Being the title of a paper by one Dr. Nick Bostrum of Yale University's Philosophy Department1, due to be published in the Philosophical Quarterly. The full paper is available at www.simulation-argument.com/classic.html, but here's the argument "in my own words" (both because the original in my opinion didn't put the focus where I would like it and digressed overly, and because (of course) cut and paste writeups will die. And also because I'm not sure the original actually works, or at the least I think it jumps over technicalities I'd rather deal with. I advise you to read the original as well as this).

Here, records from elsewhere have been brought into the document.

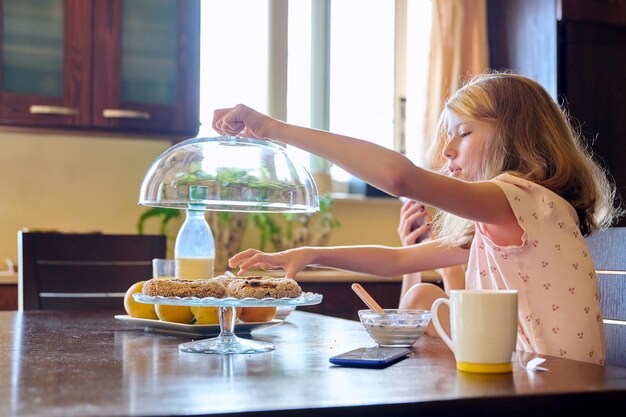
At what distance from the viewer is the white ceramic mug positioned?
2.96 ft

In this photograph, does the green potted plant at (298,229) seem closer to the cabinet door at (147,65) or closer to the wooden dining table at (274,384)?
the cabinet door at (147,65)

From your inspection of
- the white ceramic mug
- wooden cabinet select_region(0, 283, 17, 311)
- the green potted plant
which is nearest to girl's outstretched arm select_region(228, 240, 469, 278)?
the white ceramic mug

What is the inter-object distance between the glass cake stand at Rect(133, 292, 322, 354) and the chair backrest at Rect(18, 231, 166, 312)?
46.9 inches

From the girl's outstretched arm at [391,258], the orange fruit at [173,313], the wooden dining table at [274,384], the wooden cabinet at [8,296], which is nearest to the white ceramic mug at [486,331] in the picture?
the wooden dining table at [274,384]

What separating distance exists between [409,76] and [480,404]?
2843mm

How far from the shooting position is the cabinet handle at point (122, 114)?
10.2ft

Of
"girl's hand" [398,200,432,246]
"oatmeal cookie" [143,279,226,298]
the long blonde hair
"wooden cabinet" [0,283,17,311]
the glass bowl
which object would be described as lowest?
"wooden cabinet" [0,283,17,311]

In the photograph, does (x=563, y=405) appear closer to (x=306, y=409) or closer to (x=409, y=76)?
(x=306, y=409)

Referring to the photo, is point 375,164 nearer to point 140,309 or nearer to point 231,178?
point 231,178

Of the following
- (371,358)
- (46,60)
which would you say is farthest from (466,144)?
(46,60)

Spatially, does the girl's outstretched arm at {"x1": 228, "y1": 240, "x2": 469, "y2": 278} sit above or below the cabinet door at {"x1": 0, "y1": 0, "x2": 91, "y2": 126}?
below

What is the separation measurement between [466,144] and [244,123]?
1.59 feet

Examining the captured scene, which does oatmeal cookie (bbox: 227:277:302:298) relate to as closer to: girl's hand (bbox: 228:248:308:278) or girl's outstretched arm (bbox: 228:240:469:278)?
girl's hand (bbox: 228:248:308:278)

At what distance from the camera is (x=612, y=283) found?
5.33 feet
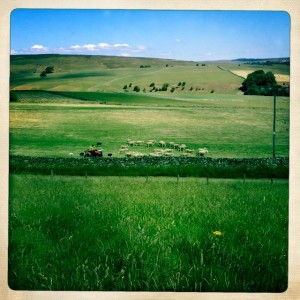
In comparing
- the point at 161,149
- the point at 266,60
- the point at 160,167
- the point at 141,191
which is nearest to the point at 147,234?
the point at 141,191

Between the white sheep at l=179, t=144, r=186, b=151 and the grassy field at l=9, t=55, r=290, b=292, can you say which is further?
the white sheep at l=179, t=144, r=186, b=151

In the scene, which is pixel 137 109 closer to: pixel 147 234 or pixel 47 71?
pixel 47 71

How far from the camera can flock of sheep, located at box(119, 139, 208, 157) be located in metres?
3.09

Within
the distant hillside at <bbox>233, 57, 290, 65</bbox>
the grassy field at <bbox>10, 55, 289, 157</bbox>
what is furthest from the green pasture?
the distant hillside at <bbox>233, 57, 290, 65</bbox>

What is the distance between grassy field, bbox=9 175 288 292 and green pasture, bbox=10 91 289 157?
22 cm

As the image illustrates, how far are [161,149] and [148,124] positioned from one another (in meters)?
0.18

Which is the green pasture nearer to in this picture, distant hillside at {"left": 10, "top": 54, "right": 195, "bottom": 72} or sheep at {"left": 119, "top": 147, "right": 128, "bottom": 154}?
sheep at {"left": 119, "top": 147, "right": 128, "bottom": 154}

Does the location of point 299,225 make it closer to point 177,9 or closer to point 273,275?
point 273,275

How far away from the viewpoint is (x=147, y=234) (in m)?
2.97

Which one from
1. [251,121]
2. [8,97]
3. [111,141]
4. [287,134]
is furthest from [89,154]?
[287,134]

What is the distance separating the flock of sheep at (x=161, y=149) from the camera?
309 centimetres

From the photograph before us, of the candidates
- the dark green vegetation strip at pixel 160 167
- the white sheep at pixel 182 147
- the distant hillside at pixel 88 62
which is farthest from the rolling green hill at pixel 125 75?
the dark green vegetation strip at pixel 160 167

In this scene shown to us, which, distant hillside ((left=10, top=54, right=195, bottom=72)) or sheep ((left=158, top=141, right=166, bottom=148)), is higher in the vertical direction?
distant hillside ((left=10, top=54, right=195, bottom=72))

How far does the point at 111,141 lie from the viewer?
311cm
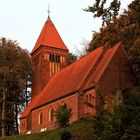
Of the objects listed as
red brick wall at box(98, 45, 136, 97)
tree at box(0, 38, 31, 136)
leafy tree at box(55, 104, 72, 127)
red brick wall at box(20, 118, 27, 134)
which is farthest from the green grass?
tree at box(0, 38, 31, 136)

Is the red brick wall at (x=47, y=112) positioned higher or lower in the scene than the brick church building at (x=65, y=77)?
lower

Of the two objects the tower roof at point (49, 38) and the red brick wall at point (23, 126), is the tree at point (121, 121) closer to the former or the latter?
the red brick wall at point (23, 126)

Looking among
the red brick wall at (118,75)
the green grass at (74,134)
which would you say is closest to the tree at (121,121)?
the green grass at (74,134)

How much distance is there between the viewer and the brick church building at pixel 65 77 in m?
43.4

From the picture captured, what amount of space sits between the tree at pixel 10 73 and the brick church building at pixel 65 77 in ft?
7.52

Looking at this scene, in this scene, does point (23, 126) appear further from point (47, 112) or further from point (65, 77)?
point (65, 77)

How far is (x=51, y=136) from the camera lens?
114 ft

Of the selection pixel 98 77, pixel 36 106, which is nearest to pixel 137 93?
pixel 98 77

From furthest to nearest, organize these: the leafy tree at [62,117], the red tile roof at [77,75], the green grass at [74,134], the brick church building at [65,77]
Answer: the red tile roof at [77,75] < the brick church building at [65,77] < the leafy tree at [62,117] < the green grass at [74,134]

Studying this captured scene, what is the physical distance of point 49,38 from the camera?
2542 inches

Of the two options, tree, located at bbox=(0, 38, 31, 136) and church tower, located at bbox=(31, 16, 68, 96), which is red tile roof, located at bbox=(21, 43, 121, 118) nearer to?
tree, located at bbox=(0, 38, 31, 136)

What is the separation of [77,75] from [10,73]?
13346 millimetres

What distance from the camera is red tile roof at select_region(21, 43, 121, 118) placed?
44656mm

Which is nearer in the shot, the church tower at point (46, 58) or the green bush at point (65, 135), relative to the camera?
the green bush at point (65, 135)
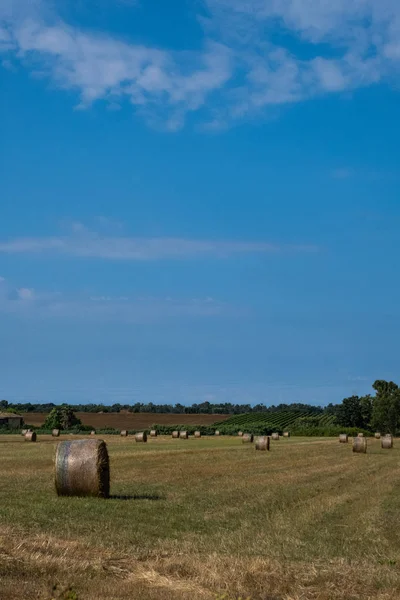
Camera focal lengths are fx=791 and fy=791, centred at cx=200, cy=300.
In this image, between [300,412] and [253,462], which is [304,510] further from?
[300,412]

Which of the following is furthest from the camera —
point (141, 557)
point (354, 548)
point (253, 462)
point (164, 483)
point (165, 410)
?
point (165, 410)

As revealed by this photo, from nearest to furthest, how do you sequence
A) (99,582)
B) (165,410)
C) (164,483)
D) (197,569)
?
(99,582) < (197,569) < (164,483) < (165,410)

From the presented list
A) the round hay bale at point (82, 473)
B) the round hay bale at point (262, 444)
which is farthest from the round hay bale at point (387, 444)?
the round hay bale at point (82, 473)

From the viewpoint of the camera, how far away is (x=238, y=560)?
1098 cm

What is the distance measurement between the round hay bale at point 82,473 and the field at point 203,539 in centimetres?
58

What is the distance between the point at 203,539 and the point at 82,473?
765cm

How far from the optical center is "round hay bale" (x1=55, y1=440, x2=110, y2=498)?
66.9ft

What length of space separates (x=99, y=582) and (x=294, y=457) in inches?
1232

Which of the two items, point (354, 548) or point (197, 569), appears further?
point (354, 548)

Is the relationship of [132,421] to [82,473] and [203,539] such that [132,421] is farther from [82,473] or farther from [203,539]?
[203,539]

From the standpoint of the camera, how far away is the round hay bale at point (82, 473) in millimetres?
20406

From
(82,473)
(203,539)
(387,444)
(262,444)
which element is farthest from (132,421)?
(203,539)

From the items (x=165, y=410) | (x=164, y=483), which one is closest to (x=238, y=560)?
(x=164, y=483)

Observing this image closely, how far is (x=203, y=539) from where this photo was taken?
1365 cm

The argument aims to show that this thing you call reality is most likely a simulation. Which of course is a ridiculous notion crazy enough that only philosophers and Hollywood2 would consider it, but hear this out. More precisely, the argument shows that at least one of the following holds

  • 1 - Humanity will almost certainly die out before reaching a stage of sufficient technological sophistication to be able to conduct ancestor simulations
  • 2 - Humanity will reach this stage, but for some reason will with a high degree of probability choose not to conduct such simulations
  • 3 - We are, with little doubt, living in an ancestor simulation.

Well, first of all, what's an "ancestor simulation"? Nick defines it as "a simulation of the entire mental history of humankind", which is a bit loose, but basically it's a simulation of the ancestors of our future super-teched descendents ("posthumans" being the transhumanist term he uses), ourselves included (assuming this is reality), simulating mental states fully and the environment sufficiently that it would seem real enough not to affect those mental states. That this is possible is something which the article goes to great lengths to demonstrate, but suffice it to say that as long as you accept that human minds can be simulated exactly through information processing with the need for neither actual neurons nor "souls", then assuming a whole lot of knowledge and ability on the parts of our posthumans, it can. Moreover, they should be relatively easy to run. According to his calculations, a planetary-mass computer could run an entire ancestor simulation in 10^-7 seconds.

So assuming our posthumans, or least some amongst them, feel like running such simulations, very very many will be run. It wouldn't take a coherent effort on behalf of the civilisation, either - he's expecting a whole lot of these planetary computers, so even if such simulations are considered frivolous or immoral, someone somewhere is likely to run the odd billion. Consider how just how many hours of valuable mainframe time and processing power have been spent running Nethack3... So anyway, now we're at the stage of having rejected (1) and (2), and we want to demonstrate (3).

This is where my analysis parts company with Nick's. Here's how my version runs - Suppose that this is either reality or an ancestor simulation. Now by ancestor simulation, I mean an approximately faithful simulation of the past of reality's future, faithful in particular in that similar evidence is available pointing to the likelihood of ancestor simulations being run in what appears to be the future. So whether this is reality or such a simulation, we have in either case that many ancestor simulations will be run in reality's future (as compared with either now, if this is reality, or else the moment of reality which is being simulated).

Now, we are hypothesising that the simulations are faithful enough that we can't differentiate between reality and simulation, so if we invoke some version of the anthropic principle (or possibly just the principle of indifference - I'm not too sure on this point but I think the fact that the simulations are only similar to reality and not identical means indifference is insufficient) we find we should reason as if we were chosen randomly from all observers in reality and simulation. And since we have many many simulations and just the one reality, that gives a very high probability of us being in a simulation and a very low one of this being reality.

So we've got that if we assume this is either a reality or an ancestor simulation, then the second is far more likely. Which seems, intuitively, to imply that the probability of this being reality is very low full stop, though I'm not sure if this technically counts as a proof... any ideas here much welcomed. The problem is that although this seems intuitionally reasonable, causality means that this situation never actually arises in the real world so we have no good reason to trust our intuition on it. I think.

So, QED, kindof. Sorry to belabour the above points so - the paper pretty much glosses over them but my feeling is that they are important. Personally, despite initial misgivings, I became quite close to being convinced by the argument, before deciding it was probably bollocks after all. Even if it did work, I'd suggest (1) as the most likely of the alternatives.

References -

  • The paper at www.simulation-argument.com
  • Nick's book "Anthropic Bias - observation selection effects in science and philosophy", the first 5 chapters of which are freely available for all your anthropic principle related confusion needs at www.anthropic-principle.com
  • A New Scientist article on the paper, 27 July 2002

1 - Soon (at the time of writing) moving to Oxford University
2 - Please don't talk to me about the Matrix. I have never seen it, and don't care. Thank you.
3 - So yes, we could quite plausibly be the result of computer science geek's time-wasting activities. Which means, of course, that we monitor monitors are worshipping our all-powerful God with every tap and click. A better excuse for noding I'd like to see.